# Additional operations with bagit

This notebook uses the same samples as the previous one, but
demonstrates additional actions like validating bags and checking for errors.

In [None]:
import bagit

## Content Validation: is_valid()

One benefit of using this packaging approach is that it is simple, in the sense that 
it only exists as files on a disc or server and does not require any specialized software
to see the files or decompress them. In addition, this approach allows you as a digital curator,
librarian, or archivist, to receive, store, and preserve digital assets even when you may not 
have all of the information about what these assets are or how they might be used. In the words
of the BagIt spec, the contents of a bag are "opaque", that is, it is possible to verify that the 
content is accurate whether or not you can display it, render it viewable or processable with software,
or the contents are subject to rights management or proprietary restrictions.

The specification and structure of a BagIt bag make it possible to check the contents 
without "seeing" them. This is made possible because we can see if the bag is **complete**,
and we can also check to see if the bag is **valid**. 

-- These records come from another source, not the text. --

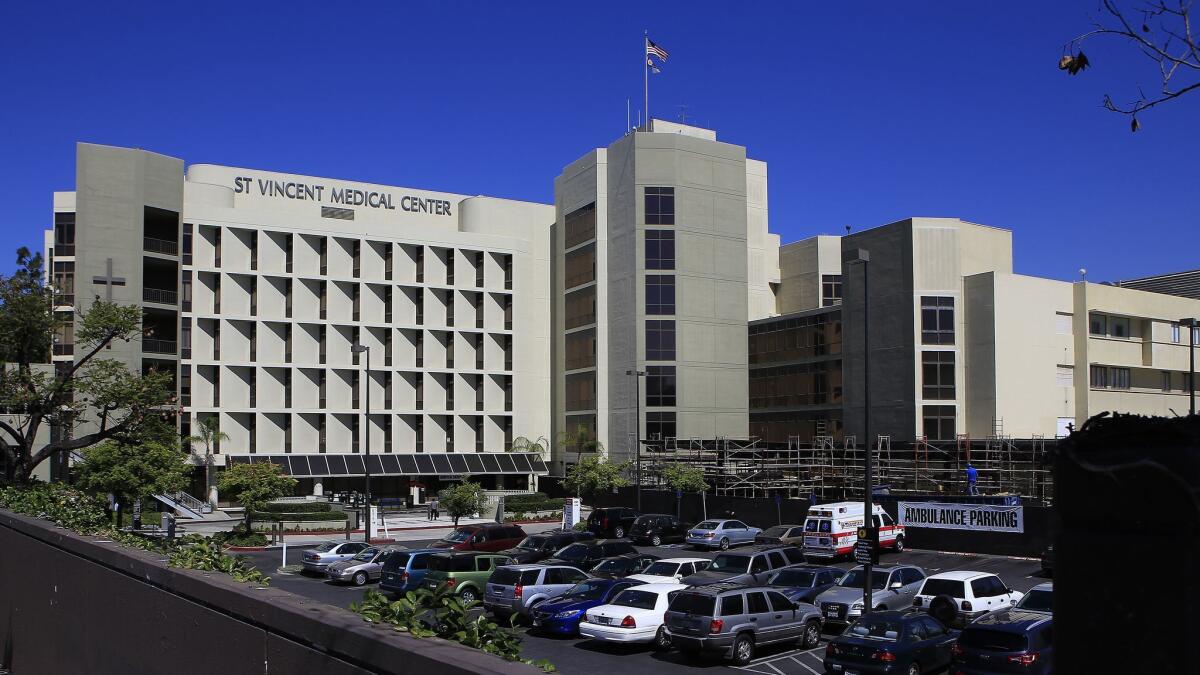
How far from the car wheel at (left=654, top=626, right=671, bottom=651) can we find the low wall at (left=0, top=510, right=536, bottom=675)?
13.8m

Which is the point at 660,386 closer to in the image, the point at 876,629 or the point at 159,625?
the point at 876,629

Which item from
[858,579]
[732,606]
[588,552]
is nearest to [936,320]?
[588,552]

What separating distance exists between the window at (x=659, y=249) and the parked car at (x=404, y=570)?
4361 cm

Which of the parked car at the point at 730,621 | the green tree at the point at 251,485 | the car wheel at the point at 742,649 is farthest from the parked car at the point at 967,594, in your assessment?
the green tree at the point at 251,485

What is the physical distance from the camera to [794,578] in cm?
2803

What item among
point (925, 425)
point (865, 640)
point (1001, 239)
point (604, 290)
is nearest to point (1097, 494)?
point (865, 640)

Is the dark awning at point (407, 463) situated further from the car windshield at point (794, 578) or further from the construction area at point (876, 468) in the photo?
the car windshield at point (794, 578)

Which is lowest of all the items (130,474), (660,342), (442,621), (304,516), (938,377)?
(304,516)

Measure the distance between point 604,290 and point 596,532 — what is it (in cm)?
2910

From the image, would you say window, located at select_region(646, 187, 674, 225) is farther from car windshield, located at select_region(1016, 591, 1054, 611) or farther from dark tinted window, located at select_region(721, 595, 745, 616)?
dark tinted window, located at select_region(721, 595, 745, 616)

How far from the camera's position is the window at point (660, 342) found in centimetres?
7181

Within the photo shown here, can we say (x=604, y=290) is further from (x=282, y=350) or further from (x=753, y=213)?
(x=282, y=350)

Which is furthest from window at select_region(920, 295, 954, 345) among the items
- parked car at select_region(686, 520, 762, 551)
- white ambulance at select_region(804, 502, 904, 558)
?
white ambulance at select_region(804, 502, 904, 558)

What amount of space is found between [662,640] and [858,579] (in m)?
7.47
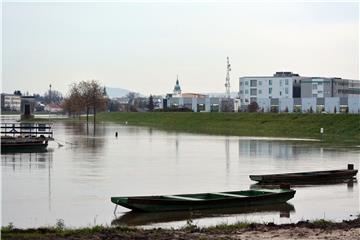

* A **complete** bag is one that has all of the required 
elements of a bag: a BagIt declaration (`bagit.txt`), a payload (the `data` directory), and a payload manifest
(the list of files and checksums, located in the top-level directory, probably called 
something like `manifest-sha256.txt`). 
* A **valid** bag is one that is complete and for which it is possible to check each file in the
payload, calculate a checksum for it, and verify that the checksum is the same as the one listed in the manifest, indicating that the contents have not changed. 

To assess the bag that was created above, we can again use the `bagit` library, which has an `is_valid()` function.
This function will check to see if the bag is indeed an object that we can validate is a well-formed BagIt object. For demonstration, the next two cells use the `sample-bag-1-valid` folder, which is
an already-created bag included in the GitHub repo.

In [None]:
# load the bag
test_bag = bagit.Bag('sample-bag-1-valid/')

In [None]:
# check to see if the bag is valid
if test_bag.is_valid():
    print("yay :)")
else:
    print("boo :(")

- what output did you get above?

In [None]:
validity = test_bag.is_valid()

print(validity, type(validity))

- Note that `is_valid()` returns a boolean value (True/False)
- in a script, this would allow you to do validity testing and create update or correction optiosn

In [None]:
# what if the bag is not valid
not_a_valid_bag = bagit.Bag('sample-bag-2-invalid/')

not_a_valid_bag.is_valid()

The `validate` method allows a closer look at what sort of errors the validator is finding.

In [None]:
try:
    not_a_valid_bag.validate()

except bagit.BagValidationError as error_msg:
    print(error_msg)

- Reading error message activity: what sort of error comes up with this bag `sample-bag-2-invalid`?